Lenca leopard frog
- Conservation status: Endangered (IUCN 3.1)

Scientific classification
- Kingdom: Animalia
- Phylum: Chordata
- Class: Amphibia
- Order: Anura
- Family: Ranidae
- Genus: Lithobates
- Species: L. lenca
- Binomial name: Lithobates lenca (Luque-Montes et al., 2018)
- Synonyms: Rana lenca Luque-Montes et al. 2018

= Lithobates lenca =

- Authority: (Luque-Montes et al., 2018)
- Conservation status: EN
- Synonyms: Rana lenca Luque-Montes et al. 2018

Species of amphibian

The Lenca leopard frog (Lithobates lenca) is a species of true frog found in the Chortis Highlands of southwestern Honduras at altitudes of 1560 to 2080 m.
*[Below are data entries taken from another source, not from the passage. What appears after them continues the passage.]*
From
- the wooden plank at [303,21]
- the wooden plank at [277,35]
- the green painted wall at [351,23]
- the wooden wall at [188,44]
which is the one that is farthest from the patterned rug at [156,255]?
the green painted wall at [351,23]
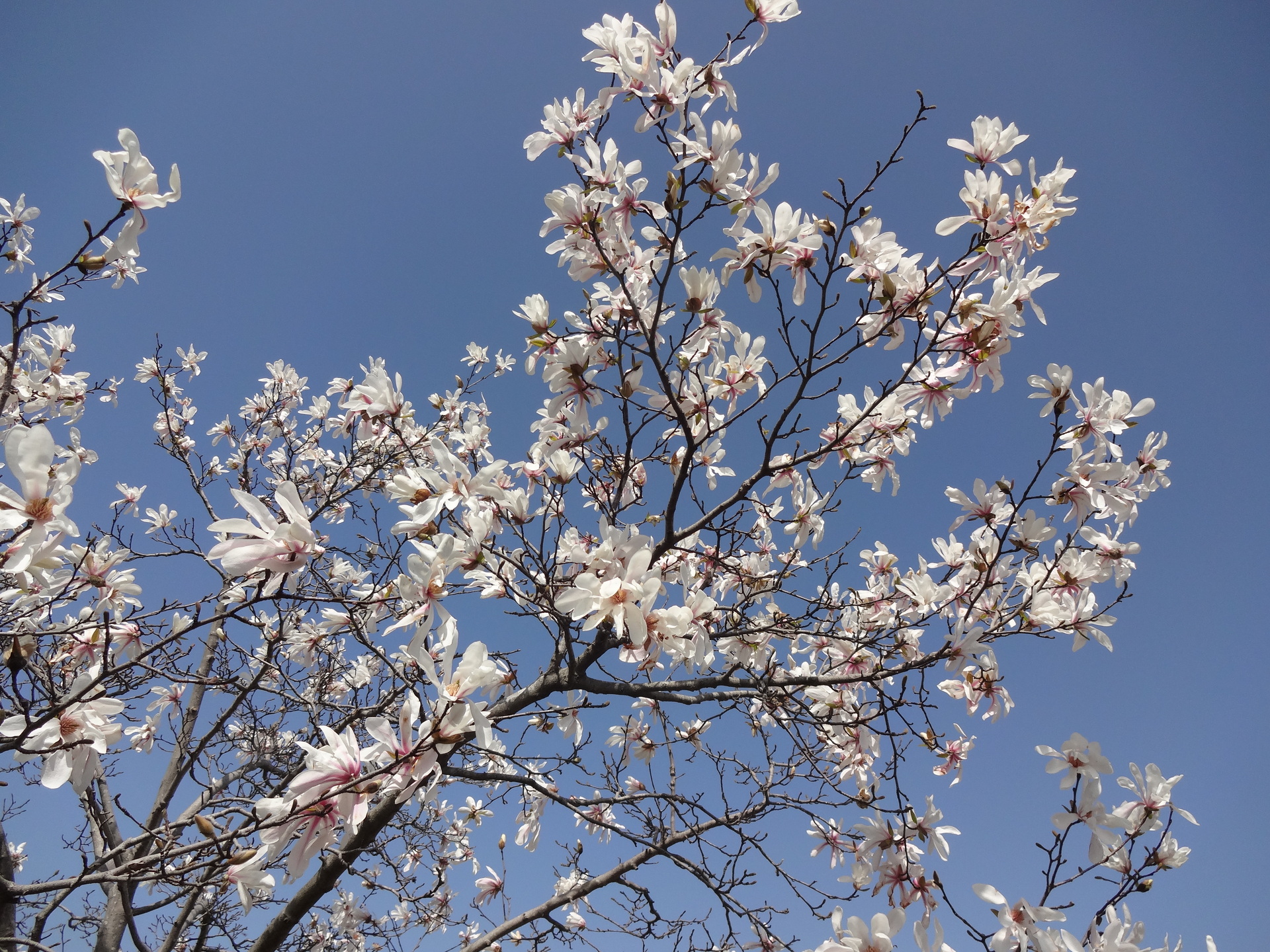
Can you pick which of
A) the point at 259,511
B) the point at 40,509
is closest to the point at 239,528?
the point at 259,511

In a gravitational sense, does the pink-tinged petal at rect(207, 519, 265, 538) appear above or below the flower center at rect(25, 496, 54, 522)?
below

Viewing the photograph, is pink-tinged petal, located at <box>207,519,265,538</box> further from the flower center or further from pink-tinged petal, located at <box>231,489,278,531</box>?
the flower center

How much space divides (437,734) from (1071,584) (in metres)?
2.65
This frog was long thought to be a hybrid between the two lowland species Lithobates brownorum and Lithobates forreri until 2018 when DNA tests proved the highland leopard frogs to be a distinct species. They are smaller in size but have larger heads than the two lowland species, with males growing between 46.6–64.3 mm (1.83–2.53 in) while females grow between 43.7–76.3 mm (1.72–3 in). The Lenca leopard frog is named after the Lenca people, who inhabit the same mountainous region as the frog.